The teacher, Wang Yun, added nitrite to porridge that was fed to the other instructor’s class for breakfast on March 27, 2019, according to a ruling issued Monday by the Jiaozhou Intermediate People’s Court in Henan province.

The teachers had a dispute over “student management questions,” the court said, and Wang had sought to poison her rival’s class.

Several students who ate the porridge began vomiting and were sent to a hospital. Of the 25 who were poisoned, one died and 23 others fell ill, the court said.

“Wang Yun’s criminal motives are despicable, her viciousness is extremely deep, her criminal methods and plot are extremely bad, and the consequences are particularly serious, and she should be punished severely in accordance with the law,” the court said in its ruling.

In 2017, Wang poisoned her husband by putting nitrite she had purchased online in his water glass after an argument, the court said. He was sickened but survived. Nitrite is a type of salt often used in curing meats but can be toxic when ingested.
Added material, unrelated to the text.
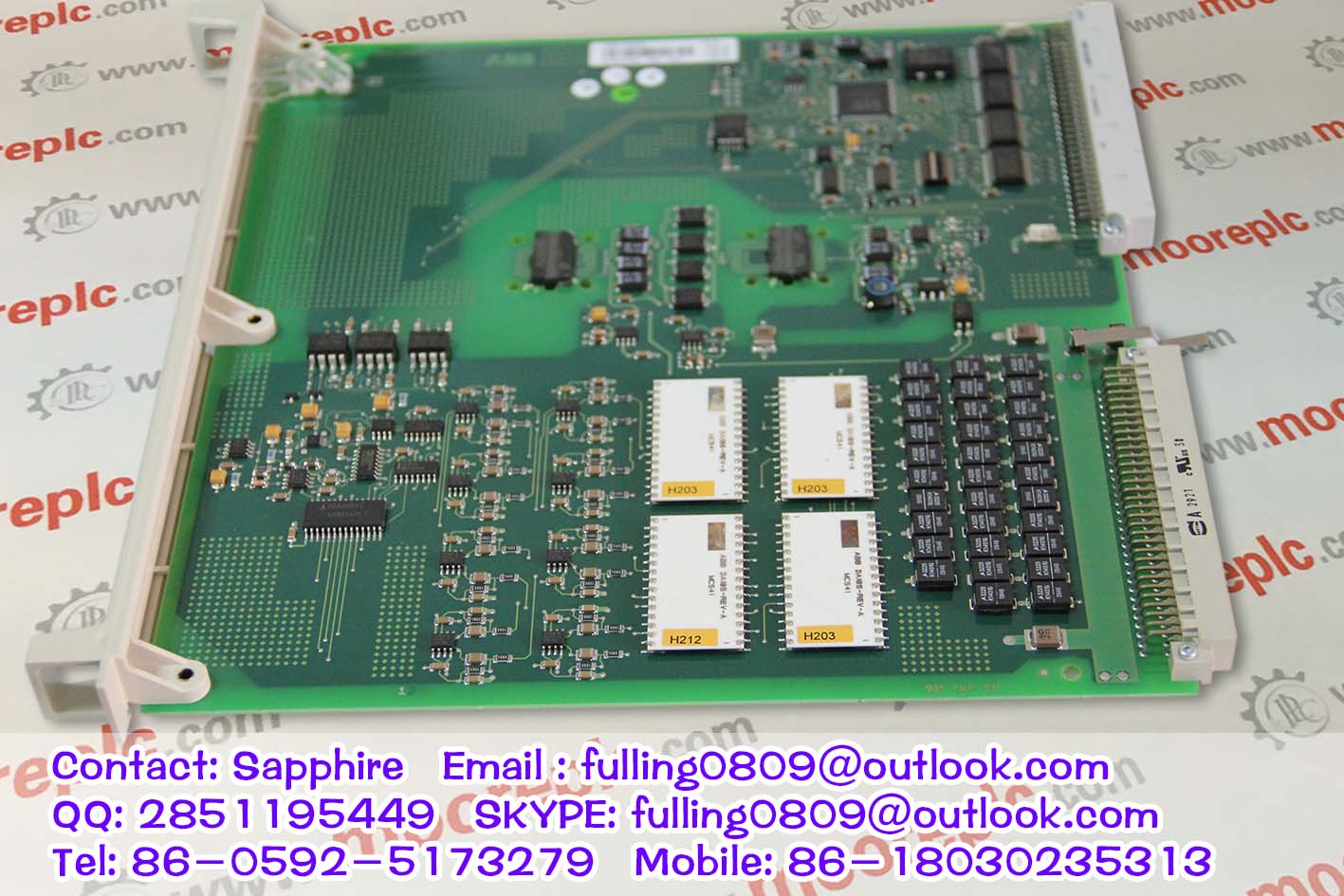 F3331 plc CPU module 質(zhì)量保證,F3331 plc CPU module quality guarantee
School shootings are almost nonexistent in China because of strict firearms restrictions, but students are still sometimes targeted in acts of mass violence.

Two students were killed outside a primary school in Shanghai in 2018 by a man with a knife. Another knife attacker killed two elementary school students and injured two more in Hunan province last year.

Poison is also sometimes used as a murder weapon in school attacks.

In 2014, two children died and 30 others were sickened at a kindergarten in Yunnan province when a former security guard put poison in their snacks. A year earlier, two girls died in Hebei province when the operators of a kindergarten poisoned yogurt in a dispute with a rival school.